Yaklaşık 30 milyar dolarlık ticaret hacmine sahip olduğumuz Rusya’nın deklare ettiği yaptırımların hayata geçmesi ile beraber, Türkiye’nin ödemeler dengesinin hissedilir biçimde sarsılması beklenebilir. 2015 yılı için tahmin edilen cari açık yaklaşık 35 milyar dolar civarındaydı. Bu yaptırımlar ile beraber, Türkiye kapitalizminin hassas noktası olan cari açığın 10 milyar dolar yukarı yönlü hareket etmesi beklenebilir.*
*Burada kullanılan veriler, TÜİK’ten temin edilmiştir.
Dipnotlar
- Cari açıktaki son dönemdeki olumlu gelişmeler de bu anlamda, Türkiye ekonomisi için hayra alamet değil. Verili yapıda Türkiye ekonomisi cari açık vermeden büyüyemez, üretemez durumdadır. Bu noktada, şunu belirtmek gerekiyor ki, Türkiye’de cari açığın finansmanı konusunda da ciddi sorunlar var. Sermaye girişlerinin tıkandığı dönemde, “kaynağı belirsiz para” olarak bilinen net hata ve noksan kalemi artış gösteriyor. Eylül 2015 itibariyle, net hata ve noksan kalemi 13,5 milyar dolar olarak belirlendi ki; bu tutar aynı dönem cari açığın %50’sinden fazlasını kapatır durumda.

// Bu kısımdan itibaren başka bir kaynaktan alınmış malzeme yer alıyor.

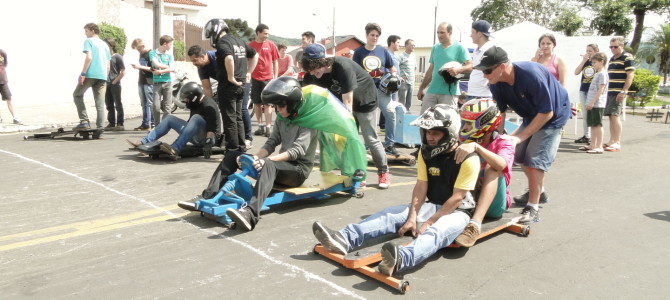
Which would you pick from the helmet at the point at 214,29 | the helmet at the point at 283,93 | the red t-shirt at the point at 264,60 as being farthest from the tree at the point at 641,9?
the helmet at the point at 283,93

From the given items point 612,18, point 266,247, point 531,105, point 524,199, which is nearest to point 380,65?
point 524,199

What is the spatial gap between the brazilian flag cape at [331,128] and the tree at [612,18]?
114 ft

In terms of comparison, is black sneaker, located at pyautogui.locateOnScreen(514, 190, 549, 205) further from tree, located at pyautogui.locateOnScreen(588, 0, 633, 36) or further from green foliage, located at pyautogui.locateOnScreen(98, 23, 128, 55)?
tree, located at pyautogui.locateOnScreen(588, 0, 633, 36)

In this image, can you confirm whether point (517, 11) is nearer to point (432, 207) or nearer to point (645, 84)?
point (645, 84)

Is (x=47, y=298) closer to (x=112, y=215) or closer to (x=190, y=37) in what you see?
(x=112, y=215)

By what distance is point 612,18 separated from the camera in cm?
3441

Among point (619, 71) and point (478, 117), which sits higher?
point (619, 71)

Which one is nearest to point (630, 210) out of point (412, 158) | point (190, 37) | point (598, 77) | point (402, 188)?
point (402, 188)

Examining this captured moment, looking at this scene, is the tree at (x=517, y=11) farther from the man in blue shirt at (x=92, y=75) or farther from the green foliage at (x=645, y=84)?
the man in blue shirt at (x=92, y=75)

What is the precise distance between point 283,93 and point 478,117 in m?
1.80

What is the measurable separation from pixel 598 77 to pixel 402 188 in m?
5.54

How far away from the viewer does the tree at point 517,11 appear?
46.8 m

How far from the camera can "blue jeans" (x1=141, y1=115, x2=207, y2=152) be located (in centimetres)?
778

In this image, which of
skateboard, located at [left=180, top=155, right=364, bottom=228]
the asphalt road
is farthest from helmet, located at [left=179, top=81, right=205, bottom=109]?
skateboard, located at [left=180, top=155, right=364, bottom=228]
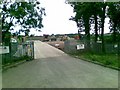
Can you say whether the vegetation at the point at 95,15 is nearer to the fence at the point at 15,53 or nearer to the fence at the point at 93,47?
the fence at the point at 93,47

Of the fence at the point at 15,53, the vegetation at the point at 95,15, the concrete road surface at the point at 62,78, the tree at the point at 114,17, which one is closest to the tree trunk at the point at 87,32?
the vegetation at the point at 95,15

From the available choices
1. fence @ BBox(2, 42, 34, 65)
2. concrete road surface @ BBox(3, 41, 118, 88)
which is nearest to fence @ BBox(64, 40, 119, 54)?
fence @ BBox(2, 42, 34, 65)

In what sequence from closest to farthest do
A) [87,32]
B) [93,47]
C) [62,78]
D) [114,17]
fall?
[62,78], [93,47], [114,17], [87,32]

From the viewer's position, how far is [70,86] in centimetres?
1488

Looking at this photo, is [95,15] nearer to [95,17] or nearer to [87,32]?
[95,17]

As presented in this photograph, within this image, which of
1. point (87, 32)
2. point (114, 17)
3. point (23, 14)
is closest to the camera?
point (23, 14)

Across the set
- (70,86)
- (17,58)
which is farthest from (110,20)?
(70,86)

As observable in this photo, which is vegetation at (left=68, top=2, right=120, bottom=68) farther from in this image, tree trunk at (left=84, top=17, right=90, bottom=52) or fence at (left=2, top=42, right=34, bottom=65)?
fence at (left=2, top=42, right=34, bottom=65)

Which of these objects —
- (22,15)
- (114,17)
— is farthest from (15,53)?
(114,17)

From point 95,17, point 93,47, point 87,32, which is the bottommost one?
point 93,47

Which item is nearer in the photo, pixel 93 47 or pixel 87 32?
pixel 93 47

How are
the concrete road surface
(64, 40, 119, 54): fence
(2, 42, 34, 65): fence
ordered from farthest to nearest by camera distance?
(64, 40, 119, 54): fence < (2, 42, 34, 65): fence < the concrete road surface

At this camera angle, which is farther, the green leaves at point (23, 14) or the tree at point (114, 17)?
the tree at point (114, 17)

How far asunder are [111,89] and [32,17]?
2875 cm
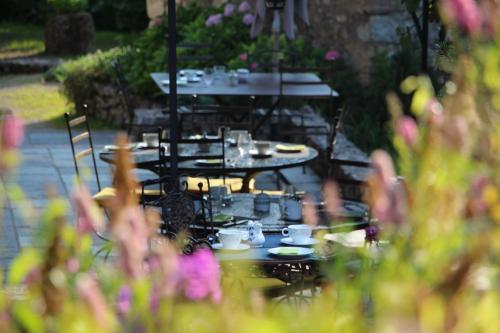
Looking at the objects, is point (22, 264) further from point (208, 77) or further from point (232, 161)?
point (208, 77)

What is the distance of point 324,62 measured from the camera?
11367mm

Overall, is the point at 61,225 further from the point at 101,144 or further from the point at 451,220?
the point at 101,144

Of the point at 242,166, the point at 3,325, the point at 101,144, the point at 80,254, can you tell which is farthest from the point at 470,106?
the point at 101,144

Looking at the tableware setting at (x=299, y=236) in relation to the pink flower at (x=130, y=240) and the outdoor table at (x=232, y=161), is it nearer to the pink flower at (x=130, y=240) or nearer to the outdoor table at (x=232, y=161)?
the outdoor table at (x=232, y=161)

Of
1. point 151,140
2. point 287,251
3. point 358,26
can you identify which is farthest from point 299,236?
point 358,26

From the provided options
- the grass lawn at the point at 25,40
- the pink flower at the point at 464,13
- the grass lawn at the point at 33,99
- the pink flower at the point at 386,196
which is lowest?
the grass lawn at the point at 25,40

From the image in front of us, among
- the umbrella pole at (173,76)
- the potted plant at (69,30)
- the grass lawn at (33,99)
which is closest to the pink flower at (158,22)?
the grass lawn at (33,99)

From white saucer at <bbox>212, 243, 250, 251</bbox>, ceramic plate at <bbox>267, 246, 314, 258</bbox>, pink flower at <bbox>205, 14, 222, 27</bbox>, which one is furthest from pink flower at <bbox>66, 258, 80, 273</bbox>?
pink flower at <bbox>205, 14, 222, 27</bbox>

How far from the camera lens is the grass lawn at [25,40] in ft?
58.4

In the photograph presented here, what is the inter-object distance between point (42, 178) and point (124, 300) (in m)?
7.10

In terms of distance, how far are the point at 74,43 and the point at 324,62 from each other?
6.75 metres

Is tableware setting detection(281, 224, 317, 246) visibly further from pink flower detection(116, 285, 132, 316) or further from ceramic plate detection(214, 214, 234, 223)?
pink flower detection(116, 285, 132, 316)

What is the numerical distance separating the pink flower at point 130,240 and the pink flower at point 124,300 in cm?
19

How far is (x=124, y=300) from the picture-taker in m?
1.95
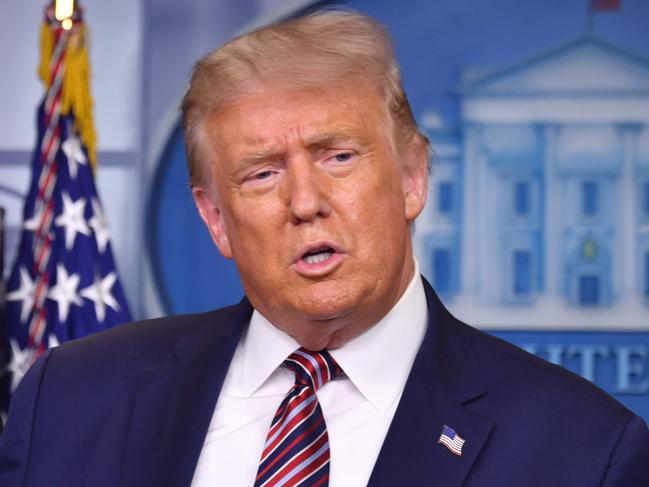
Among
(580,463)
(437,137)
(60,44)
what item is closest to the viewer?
(580,463)

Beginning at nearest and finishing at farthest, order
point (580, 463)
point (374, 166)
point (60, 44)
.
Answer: point (580, 463) → point (374, 166) → point (60, 44)

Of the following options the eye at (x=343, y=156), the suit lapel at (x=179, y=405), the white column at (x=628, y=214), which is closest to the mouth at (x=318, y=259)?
the eye at (x=343, y=156)

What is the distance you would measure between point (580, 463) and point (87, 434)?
2.33 feet

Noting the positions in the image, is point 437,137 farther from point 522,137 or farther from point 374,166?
point 374,166

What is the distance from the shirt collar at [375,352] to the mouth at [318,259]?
16cm

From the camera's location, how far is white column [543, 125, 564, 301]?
128 inches

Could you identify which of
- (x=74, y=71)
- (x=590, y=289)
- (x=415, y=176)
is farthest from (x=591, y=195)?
(x=415, y=176)

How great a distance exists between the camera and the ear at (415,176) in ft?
5.46

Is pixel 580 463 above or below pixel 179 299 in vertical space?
above

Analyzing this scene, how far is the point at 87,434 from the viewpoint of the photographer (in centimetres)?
167

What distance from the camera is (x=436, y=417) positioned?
1.55m

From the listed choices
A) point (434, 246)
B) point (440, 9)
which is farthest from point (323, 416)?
point (440, 9)

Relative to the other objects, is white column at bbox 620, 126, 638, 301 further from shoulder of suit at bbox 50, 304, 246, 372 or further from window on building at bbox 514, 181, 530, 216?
shoulder of suit at bbox 50, 304, 246, 372

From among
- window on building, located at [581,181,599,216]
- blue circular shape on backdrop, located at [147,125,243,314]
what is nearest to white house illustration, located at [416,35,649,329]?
window on building, located at [581,181,599,216]
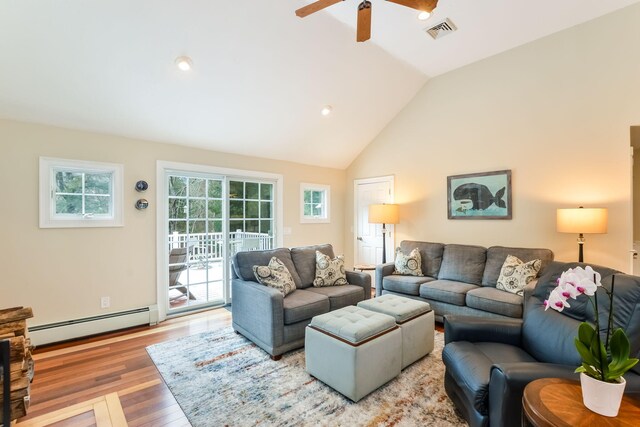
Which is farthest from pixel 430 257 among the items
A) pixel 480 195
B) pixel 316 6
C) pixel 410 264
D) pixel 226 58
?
pixel 226 58

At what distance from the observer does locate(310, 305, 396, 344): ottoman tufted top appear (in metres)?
2.28

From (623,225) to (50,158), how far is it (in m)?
6.12

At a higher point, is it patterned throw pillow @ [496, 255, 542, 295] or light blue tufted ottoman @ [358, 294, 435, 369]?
patterned throw pillow @ [496, 255, 542, 295]

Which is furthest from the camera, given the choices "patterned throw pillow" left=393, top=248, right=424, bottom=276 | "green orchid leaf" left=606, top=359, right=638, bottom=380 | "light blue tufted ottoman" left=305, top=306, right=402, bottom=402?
"patterned throw pillow" left=393, top=248, right=424, bottom=276

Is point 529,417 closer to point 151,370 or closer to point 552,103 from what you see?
point 151,370

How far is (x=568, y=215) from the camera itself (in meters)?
3.19

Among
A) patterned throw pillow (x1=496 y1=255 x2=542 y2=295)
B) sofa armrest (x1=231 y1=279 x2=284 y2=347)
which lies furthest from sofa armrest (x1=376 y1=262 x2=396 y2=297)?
sofa armrest (x1=231 y1=279 x2=284 y2=347)

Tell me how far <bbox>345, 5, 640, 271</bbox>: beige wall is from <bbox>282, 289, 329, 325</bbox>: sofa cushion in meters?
2.43

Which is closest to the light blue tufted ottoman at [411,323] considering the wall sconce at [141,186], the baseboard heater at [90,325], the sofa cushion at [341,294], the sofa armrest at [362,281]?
the sofa cushion at [341,294]

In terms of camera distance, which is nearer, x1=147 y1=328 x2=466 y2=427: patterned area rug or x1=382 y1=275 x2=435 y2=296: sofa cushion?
x1=147 y1=328 x2=466 y2=427: patterned area rug

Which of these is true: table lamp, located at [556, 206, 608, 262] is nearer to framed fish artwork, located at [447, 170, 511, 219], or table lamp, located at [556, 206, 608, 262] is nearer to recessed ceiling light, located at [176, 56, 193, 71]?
framed fish artwork, located at [447, 170, 511, 219]

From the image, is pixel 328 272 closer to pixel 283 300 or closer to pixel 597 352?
pixel 283 300

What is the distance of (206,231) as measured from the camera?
14.3 feet

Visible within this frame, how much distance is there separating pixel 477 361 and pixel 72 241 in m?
4.03
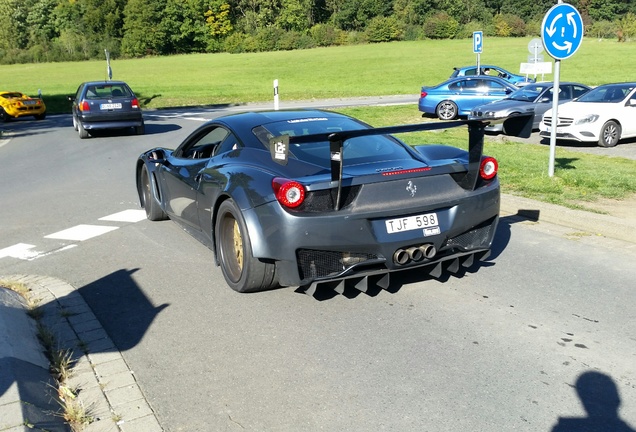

- Burada faiz tartışmalarına da değinmek gerekiyor. AKP iktidarı, faiz gelişmelerine oldukça duyarlı olan inşaat sektörüne zeval gelmemesi için, gerekli yasal düzenlemeleri yapıyor. Ama diğer yandan, faizlerin artmaması yönündeki baskısı da, inşaat sektörüne olan talebi canlı tutmayı hedefliyor. Ama bu sanıldığı kadar kolay değil, ileride de değineceğiz. Faizler Türkiye ekonomisinde daima artış eğiliminde. Bu başlık, AKP için korkulu bir rüya olarak beliriyor.
- http://www.haberturk.com/ekonomi/para/haber/1128338-karsiliksiz-cek-tutarinda-artis-yuzde-50ye-yaklasti
- Hemen burada tahvil faizlerindeki mantığa da değinmek gerekiyor. Devlet tahvilinin faizi ile fiyatı ters orantılı. Yani, devlet tahvillerine olan talebin canlı olduğu dönemlerde (ki bu işlerin iyi gittiği dönemlerdir) devlet tahvilinin faizi düşüyor; veya risk algısının arttığı dönemlerde ellerindeki devlet tahvillerini satan yerli ve yabancı yatırımcılar devlet tahvillerine talebi düşürdüğü için faizler de yükseliyor. Yabancı yatırımcılar, ellerindeki tahvilleri satıp, dövize geçince de döviz fiyatları artıyor. Bu sarmal defalarca tekrar edebilme yeteneğine sahip.